Microsoft fixes Windows flaw and asks for update

[bitheerani93]

“Update fixes Windows flaw that has been exploited by criminals, according to Microsoft”
Microsoft released a Windows security update on Tuesday (6) to fix a serious flaw known as PrintNightmare. The vulnerability iceland mobile database versions of Windows 10, as well as its predecessors 8.1 and 7, and the recommendation is that users of all systems update their OS as soon as possible.

The Windows flaw is related to the system's print spooler, a component used in the process of exchanging data with printers, and can be used to completely control the victim's computer, giving criminals access to data and even the ability to install apps.
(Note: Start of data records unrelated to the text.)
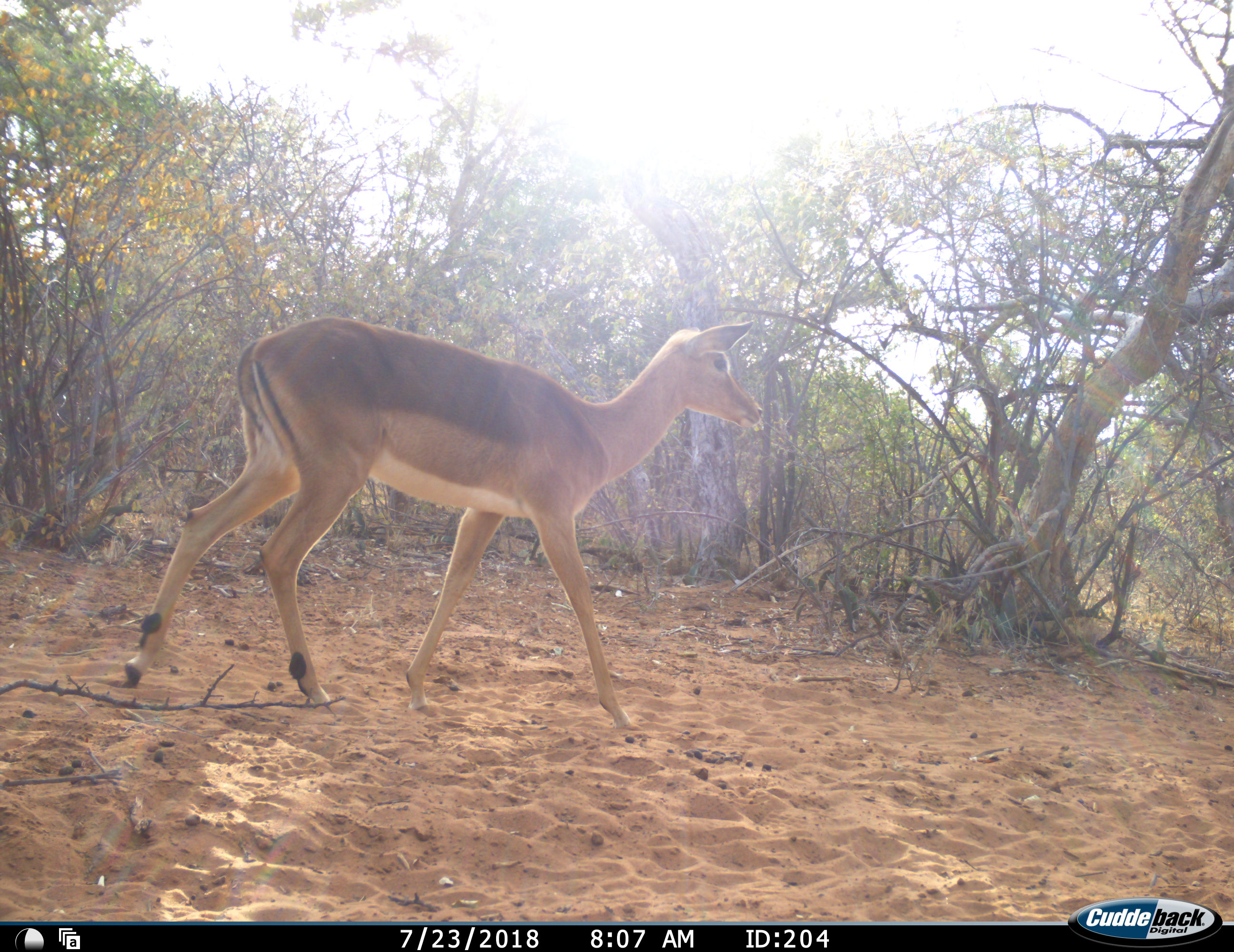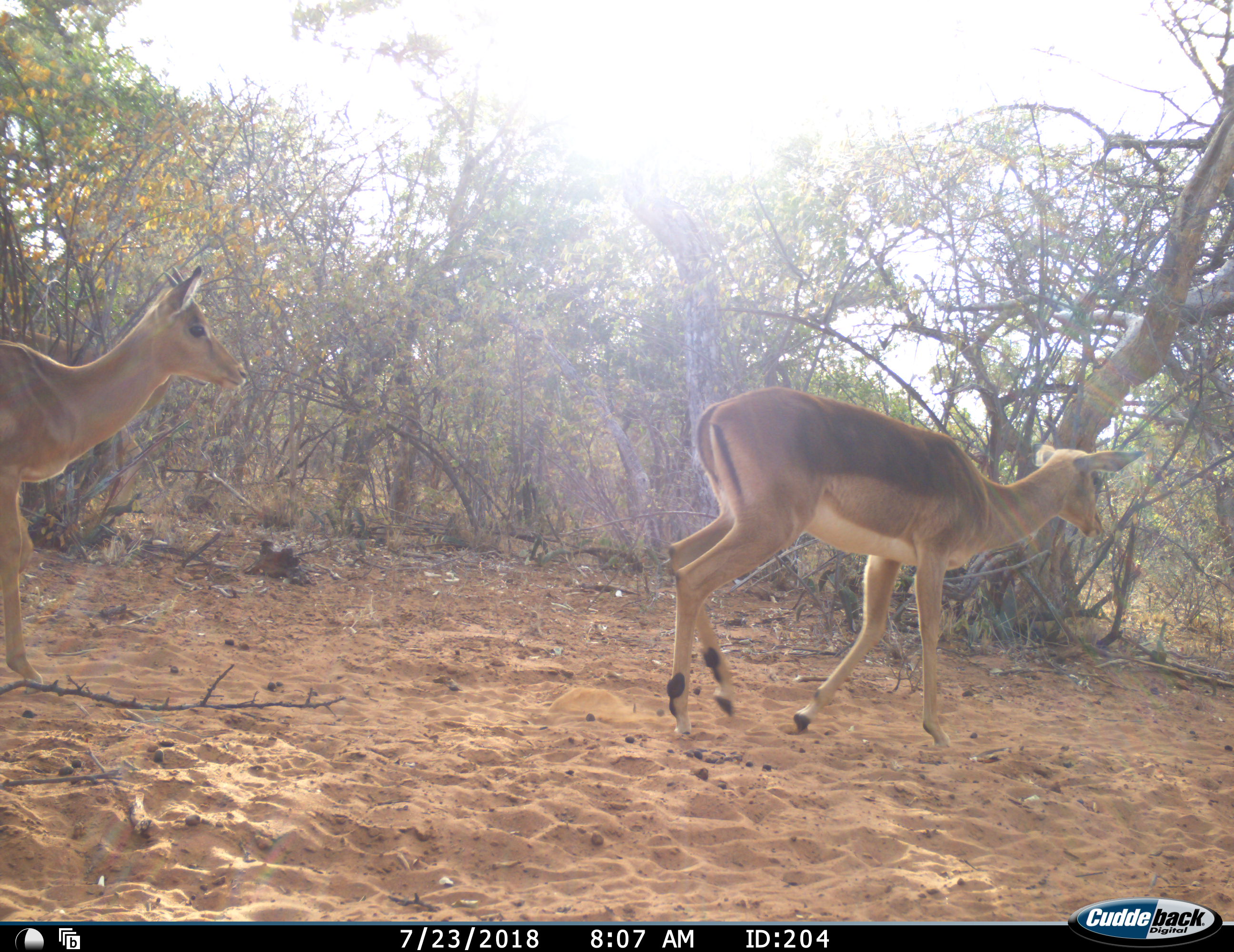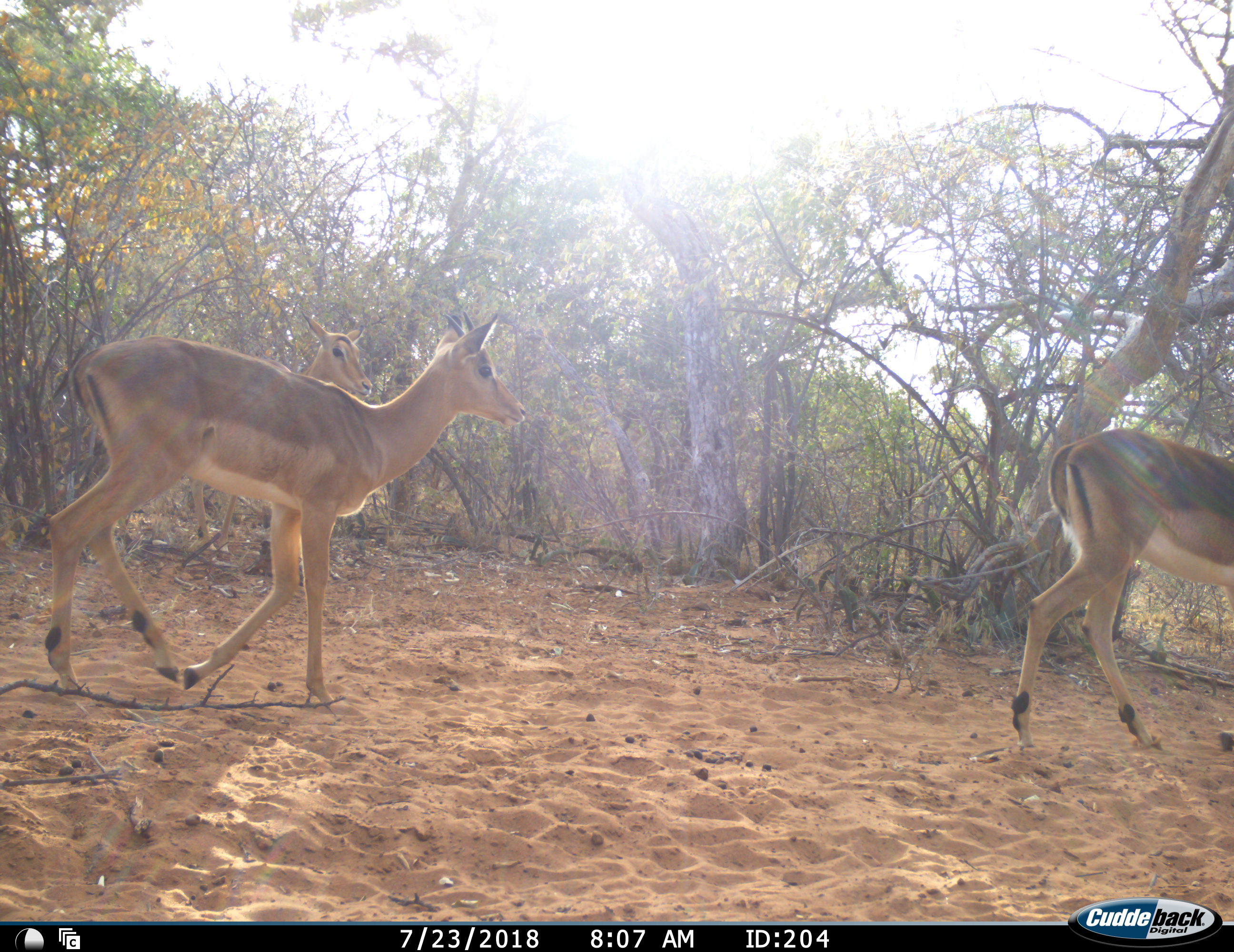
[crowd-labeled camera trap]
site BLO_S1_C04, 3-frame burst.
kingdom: Animalia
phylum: Chordata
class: Mammalia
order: Artiodactyla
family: Bovidae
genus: Aepyceros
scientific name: Aepyceros melampus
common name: impala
Impala (Aepyceros melampus), count 3. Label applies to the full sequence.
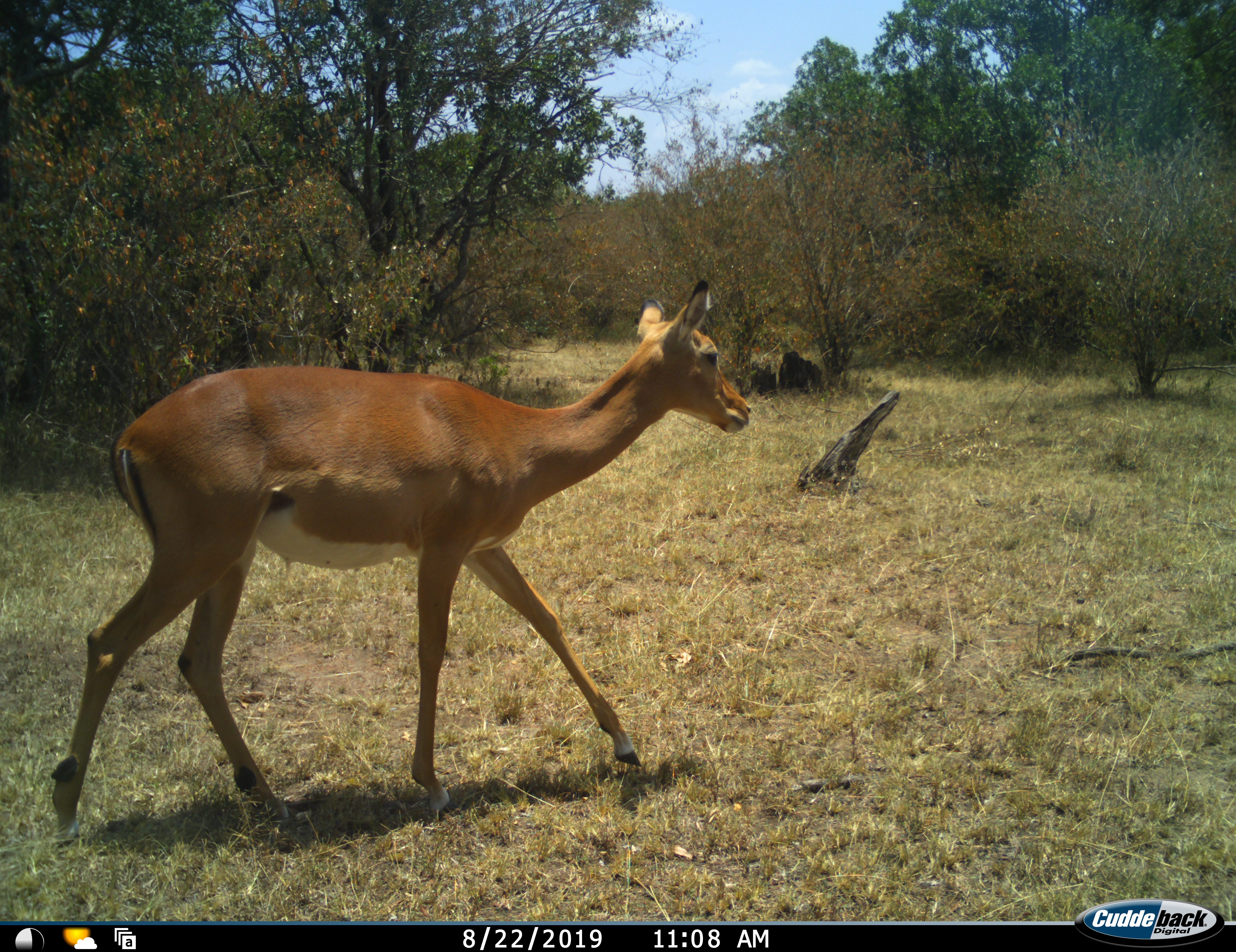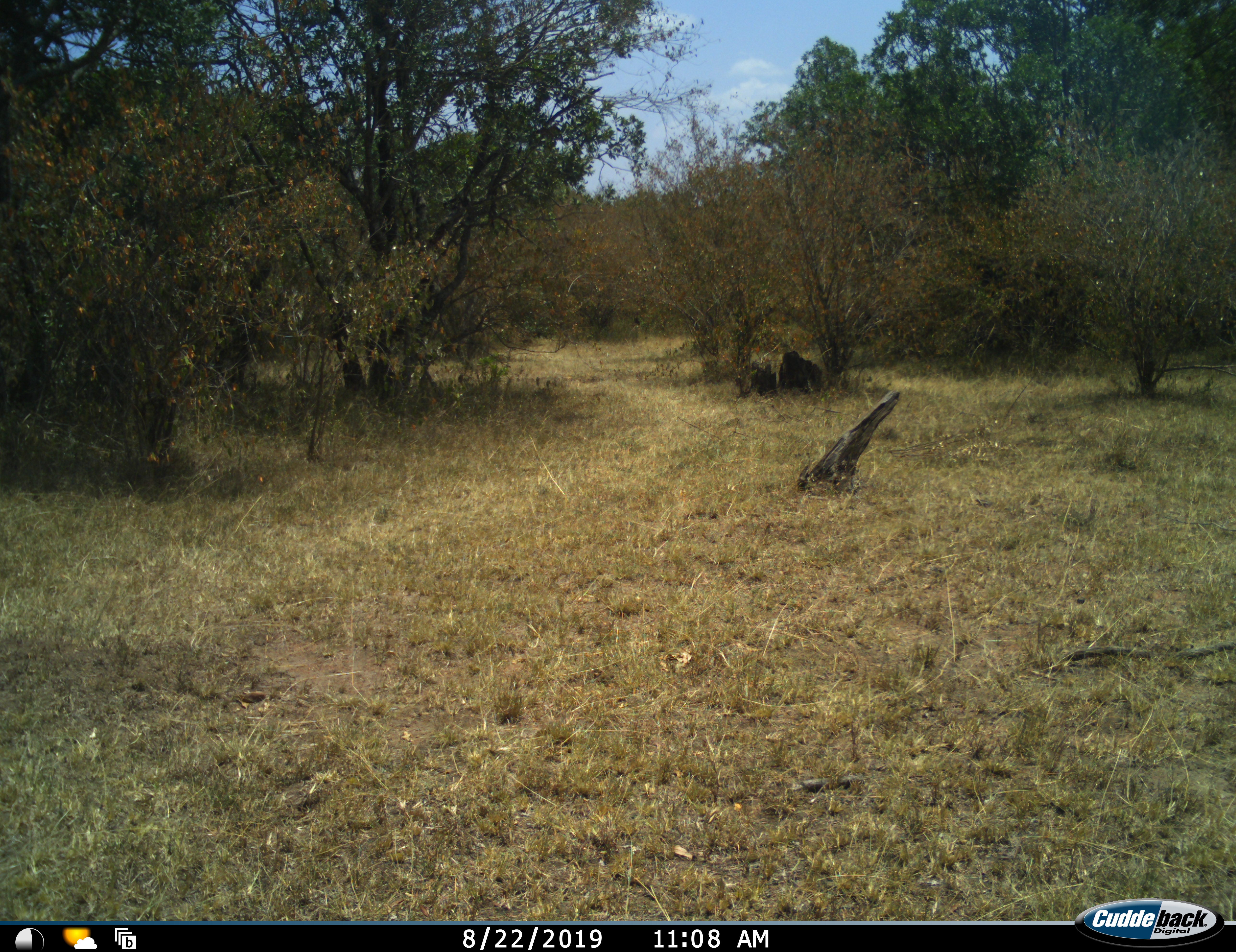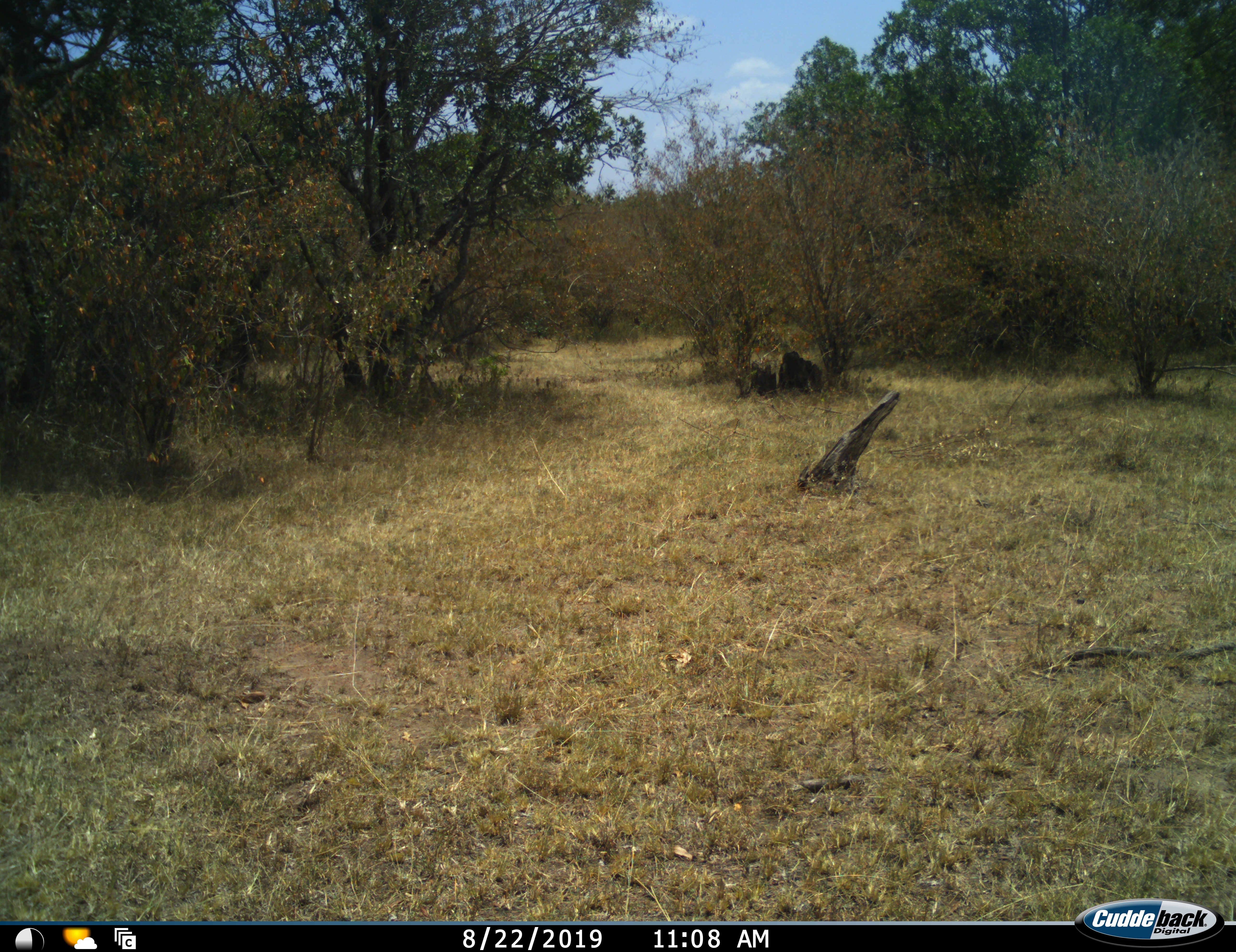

The breach is considered serious, affects several versions of Windows and has been exploited by criminals — Photo: Luana Marfim/TechTudo

Is Windows 10 any good? Leave your opinion on the TechTudo Forum

As it has a high level of access to system resources, the spooler can be used to run malicious code created by criminals, enough to install inappropriate apps on the victim's computer, access data, modify files and folders and even create new user accounts, all without the user having control.

The urgency for the update is great because the vulnerability was accidentally disclosed before Microsoft was aware of the problem. Experts from Sangfor discovered the flaw and created a proof of concept (PoC), a practical exercise that demonstrates the viability of the attack and is a documentation item used in the diagnostic process and creation of fixes by developers.

The demo ended up being published on GitHub, a repository and social network for developers, before Microsoft had a fix available. With the samples released for any developer to analyze and develop attacks using them, the vulnerability became a zero-day and Microsoft had to rush to create a fix update. According to the company, there are signs that PrintNightmare has been used in real attacks.